Трудно в истории литературы отыскать другой пример, когда, без малейшей иронии, писатель высекал бы, как в камне, такие строки о собственном произведении.
В августе 1956 года в СССР второй раз приехал Исайя Берлин.
«После первой встречи я не видел Пастернака 11 лет. К 1956 году его отчуждение от политического режима, господствовавшего в его стране, было полным и бескомпромиссным. Он не мог без содрогания говорить о режиме или его представителях» (Берлин, с. 461).
На дачу в Переделкино Берлина повез Генрих Нейгауз, по дороге уговаривая гостя поговорить с Пастернаком и убедить его не печатать «Живаго» за границей, поскольку это было бы «настоящим безумием».
«Он пытался его разубедить, но безуспешно. Если Пастернак будет об этом говорить со мной, смогу ли я – это страшно важно, более чем важно, – это вопрос жизни и смерти, да, даже теперь – кто может быть в чем-либо уверен, – так смогу ли я убедить его, чтобы он воздержался от своего предприятия? Мне показалось, что Нейгауз прав: возможно, действительно Пастернака надо было физически спасать от самого себя.
Он повел меня в свой кабинет. Там он вручил мне толстый конверт. «Вот моя книга, – сказал он. – В ней все. Это мое последнее слово. Пожалуйста, прочтите ее!» Я принялся читать «Доктора Живаго» сразу же после того, как вернулся от Пастернака, и закончил его уже на следующий день. В отличие от некоторых читателей романа в Советском Союзе и на Западе, книга эта показалась мне произведением гениальным. Я считал – и считаю и сейчас, – что роман передает полный спектр человеческого опыта, автор творит целый мир, пусть даже его населяет всего лишь один подлинный обитатель. Язык романа беспримерен по своей творческой силе. Встретившись с Пастернаком по прочтении романа, я почувствовал, что мне трудно сказать ему все это. Я просто спросил его, что собирается он делать с романом. Он сказал мне, что дал экземпляр книги итальянскому коммунисту, который работал в итальянской редакции советского радиовещания и в то же время состоял агентом миланского коммунистического издателя Фельтринелли. Он передал Фельтринелли всемирные авторские права на свой роман.
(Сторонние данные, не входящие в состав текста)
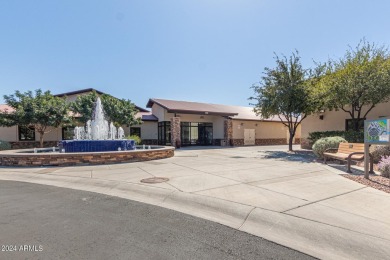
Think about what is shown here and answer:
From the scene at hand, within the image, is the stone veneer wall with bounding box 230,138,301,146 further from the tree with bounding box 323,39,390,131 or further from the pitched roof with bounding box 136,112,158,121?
the tree with bounding box 323,39,390,131

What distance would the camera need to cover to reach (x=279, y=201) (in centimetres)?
539

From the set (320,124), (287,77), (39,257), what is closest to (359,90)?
(287,77)

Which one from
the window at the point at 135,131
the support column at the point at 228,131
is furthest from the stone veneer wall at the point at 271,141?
the window at the point at 135,131

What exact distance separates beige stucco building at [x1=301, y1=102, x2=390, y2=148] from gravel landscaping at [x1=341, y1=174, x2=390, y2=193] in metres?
11.5

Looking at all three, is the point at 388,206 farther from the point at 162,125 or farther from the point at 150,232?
the point at 162,125

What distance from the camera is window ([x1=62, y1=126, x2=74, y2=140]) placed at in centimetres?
2250

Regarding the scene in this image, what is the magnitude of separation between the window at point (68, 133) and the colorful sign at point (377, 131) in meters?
22.7

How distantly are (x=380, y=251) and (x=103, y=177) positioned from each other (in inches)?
304

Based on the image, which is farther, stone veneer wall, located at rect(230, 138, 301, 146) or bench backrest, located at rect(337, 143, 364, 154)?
stone veneer wall, located at rect(230, 138, 301, 146)

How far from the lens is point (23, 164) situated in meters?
11.2

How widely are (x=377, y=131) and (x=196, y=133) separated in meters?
21.2

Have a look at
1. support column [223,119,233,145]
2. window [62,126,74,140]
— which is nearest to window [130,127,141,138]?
window [62,126,74,140]

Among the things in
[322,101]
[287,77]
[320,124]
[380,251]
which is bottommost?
[380,251]

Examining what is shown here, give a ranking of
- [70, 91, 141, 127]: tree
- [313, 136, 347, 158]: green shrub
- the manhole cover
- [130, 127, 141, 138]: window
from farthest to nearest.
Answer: [130, 127, 141, 138]: window < [70, 91, 141, 127]: tree < [313, 136, 347, 158]: green shrub < the manhole cover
Он хотел, чтобы роман, его завещание, самое настоящее, самое целостное из всех его произведений, – по сравнению с романом, его поэзия – это ничто (хотя, по его мнению, стихи из романа – лучшие из всех стихов, когда-либо написанные им), – чтобы его труд распространился по всему миру и стал «глаголом жечь сердца людей». Улучив момент, (...) Зинаида Николаевна увлекла меня в сторону и стала со слезами на глазах умолять, чтобы я отговорил Пастернака от его намерения напечатать «Доктора Живаго» за границей без официального разрешения. Она не хотела, чтобы пострадали дети, – я ведь могу себе представить, на что «они» способны. Эта просьба глубоко тронула меня, и при первой же возможности я заговорил с поэтом. Я сказал, что закажу микрофильмы с рукописи и попрошу, чтобы их спрятали во всех концах света – в Оксфорде, в Вальпараисо, в Тасмании, на Гаити, в Ванкувере, в Кейптауне и Японии так, что текст может сохраниться, даже если разразится ядерная война. Готов ли он бросить вызов советским властям, подумал ли он о последствиях?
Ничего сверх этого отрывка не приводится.